QUOTED TEXT:
※

In the view of the Early Church, the proper interpreter of Scripture—the one who interprets in line with the expectations of the biblical authors—is the person who embraces the Faith taught by the apostles.  But just what is that Faith? It is a complex question, but the basic answer found in the earliest Church Fathers is this: the proper interpreter of Scripture is the one who operates according to the very basics of the Christian faith handed down by the apostles as expressed in the so-called Rule of Faith (regula fidei) that was present everywhere throughout Christendom in closely similar forms that were congruent with one another. These Rules of Faith were precursors to the basic baptismal creeds, such as the Apostles Creed. The following is a Rule of Faith given by Irenaeus:


For the Church, though dispersed throughout the whole world, even to the ends of the earth, has received from the apostles and their disciples, this faith: [She believes] in one God, the Father almighty, Maker of heaven, and the earth, and the seas and all things that are in them; and in one Christ Jesus, the Son of God, who became incarnate for our salvation; and in the Holy Spirit, who proclaimed through the prophets the dispensations of God, and the advents, and the birth from the virgin, and the passion, and the resurrection from the dead, and the ascension into heaven in the flesh of the beloved Christ Jesus, our Lord, and His manifestation from the heavens in the glory of the Father to sum up all things and to raise up all flesh of all humanity, to gather all things in one, and to raise up anew all flesh of the whole human race, in order that to Christ Jesus, our Lord, and God, and Savior, and King, according to the will of the invisible Father, “every knee should bow, of things in heaven, and things in earth, and things under the earth, and that every tongue should confess” to Him, and that He should execute just judgment toward all.

A Rule of Faith such as this was seen as completely congruent with the Scriptures. This is so, because both the Rule of Faith and the Scriptures were understood to be fully apostolic—so much so that Irenaeus said that if the apostles had not handed down to us any writings we would have been able to follow “the rule of faith which they delivered to the leaders of the Church.” We may say, then, that interpreters who have the understandings, beliefs, and attitudes congruent with the basic truths taught by the apostles and proclaimed everywhere by the early church in its earliest confessional statements—its Rule of Faith—are the interpreters who have the right orientation toward interpreting the books of Scripture. This is so, because both the Rule of Faith and Scripture are, as it were, cut from the same apostolic cloth.

※

DATASET RECORDS:
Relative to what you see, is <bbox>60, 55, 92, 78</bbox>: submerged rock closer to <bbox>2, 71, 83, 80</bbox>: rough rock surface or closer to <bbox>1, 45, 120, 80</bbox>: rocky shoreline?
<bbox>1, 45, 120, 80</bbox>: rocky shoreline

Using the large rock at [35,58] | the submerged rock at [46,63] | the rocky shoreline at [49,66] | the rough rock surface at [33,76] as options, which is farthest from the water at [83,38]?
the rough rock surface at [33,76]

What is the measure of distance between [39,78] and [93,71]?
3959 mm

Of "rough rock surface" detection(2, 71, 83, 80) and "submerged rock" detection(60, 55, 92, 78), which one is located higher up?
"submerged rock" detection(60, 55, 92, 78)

※

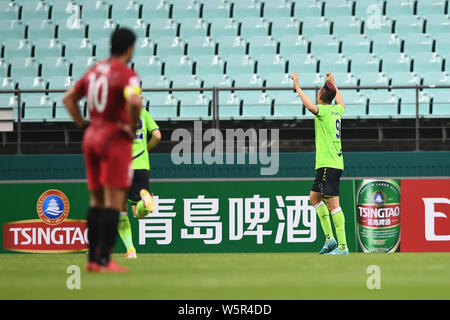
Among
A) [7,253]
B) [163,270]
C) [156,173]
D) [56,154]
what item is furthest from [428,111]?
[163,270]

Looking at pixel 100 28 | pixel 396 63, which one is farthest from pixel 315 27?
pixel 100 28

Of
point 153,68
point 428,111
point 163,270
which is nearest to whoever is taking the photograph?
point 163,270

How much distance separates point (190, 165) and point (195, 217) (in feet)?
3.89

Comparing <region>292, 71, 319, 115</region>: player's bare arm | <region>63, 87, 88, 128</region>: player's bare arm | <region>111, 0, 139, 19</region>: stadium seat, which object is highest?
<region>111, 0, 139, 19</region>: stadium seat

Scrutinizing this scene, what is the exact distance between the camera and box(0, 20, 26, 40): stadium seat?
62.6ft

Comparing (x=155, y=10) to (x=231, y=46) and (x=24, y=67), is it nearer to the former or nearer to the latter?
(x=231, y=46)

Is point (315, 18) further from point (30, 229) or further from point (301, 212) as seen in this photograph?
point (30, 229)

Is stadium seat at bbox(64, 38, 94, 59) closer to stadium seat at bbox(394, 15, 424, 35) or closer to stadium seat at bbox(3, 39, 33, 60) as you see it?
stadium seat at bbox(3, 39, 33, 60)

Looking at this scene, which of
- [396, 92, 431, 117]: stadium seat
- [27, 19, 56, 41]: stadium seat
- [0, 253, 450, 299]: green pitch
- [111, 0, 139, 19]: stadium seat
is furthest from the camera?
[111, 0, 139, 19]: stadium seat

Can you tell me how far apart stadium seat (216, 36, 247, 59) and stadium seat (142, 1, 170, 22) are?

※

WHAT TO WORK ON:
1. In the passage on the Rule of Faith, what were the Rules of Faith precursors to?
2. Carry on the passage about the Early Church and the Rule of Faith, picking up after its last sentence.

ANSWERS BELOW:
1. They were precursors to the basic baptismal creeds, such as the Apostles Creed.

2.
Interpreting the Scriptures within the framework of the basic teachings of the Rule of Faith does not solve all interpretive issues (for instance, they do not discuss how the Office of the Ministry relates to the priesthood of all believers), but the Rule of Faith does give an important and fundamental orientation to the major truths to be found in Scripture (for example, that our Lord was born of a virgin, that he actually rose from the dead, that he ascended bodily into heaven, that he will be judge of all, and so on). What we are saying here is different from the Roman Catholic understanding of and teaching about its Tradition.


But isn’t there more to all of this in the interpretation of the sacred Scriptures specifically? What about personal faith, and what about the Holy Spirit in the process? Isn’t faith, and isn’t the Holy Spirit, critical to the interpretation of the sacred Scriptures as God’s Word? Doesn’t one have to believe—not only operate with an intellectual set of beliefs—to interpret the Scriptures properly?


Earlier, we focused upon “beliefs” plural, that is, doctrinal understandings. In this section, we will focus upon subjective belief, that is, believingactually having faith and personally embracing what is said/taught in the Scriptures and in Jesus Christ. What role does such faith—such believing—play in the interpretation of the Scriptures? And what role does the Holy Spirit, who works such faith, play in this interpretation?


First, it is clear from the writings of St. Paul that he as the author “anticipates” that the readers of his letters are not unbelievers. In Romans 1:7, Paul characterizes his addressees as “called saints.” A few words later, he addresses his readers using the phrase “from God our Father and [our] Lord, Jesus Christ.” In Romans 8:15b–16 he asserts: “but you have received the Spirit of sonship, in which we cry, ‘Abba, Father.’ The same Spirit bears witness with our spirit that we are children of God.” In all of these cases, believers are implied, which means that the readers “anticipated” by a biblical author such as St. Paul will personally embrace the faith. And this means that such persons—Christians—are truly able to allow the details and features of the text, including its meaning and its content, to emerge.


But what part does faith, as well as the Holy Spirit who works such faith, actively play in the actual interpretation of the Scriptures? Here we must be somewhat careful. The following understanding is suggested:


  1. The Holy Spirit inspired the sacred authors, who speak his words to God’s people. See 1 Corinthians 2:12–13: “And we did not get the spirit of the world but the Spirit that is from God, in order that we might know the things that have been granted to us by God. Which things also we speak publicly (λαλοῦμεν/laloumen), not by means of words taught by human wisdom, but by [words] taught by the Spirit.


  2. That message is received/understood/believed, but not by an interpreter receiving leaps of competencies and understandings as a result of his Spirit-wrought faith or a special presence of the Spirit. In other words, the Spirit and/or the faith he works does not give the believing Christian knowledge of the biblical languages, knowledge of the Ancient Near East or Greco-Roman worlds, knowledge of the entire content of the Scriptures, and so on.


  3. Rather, such faith gives utter openness to and ready acceptance of what is encountered in the features of the biblical text, including both its language and its content.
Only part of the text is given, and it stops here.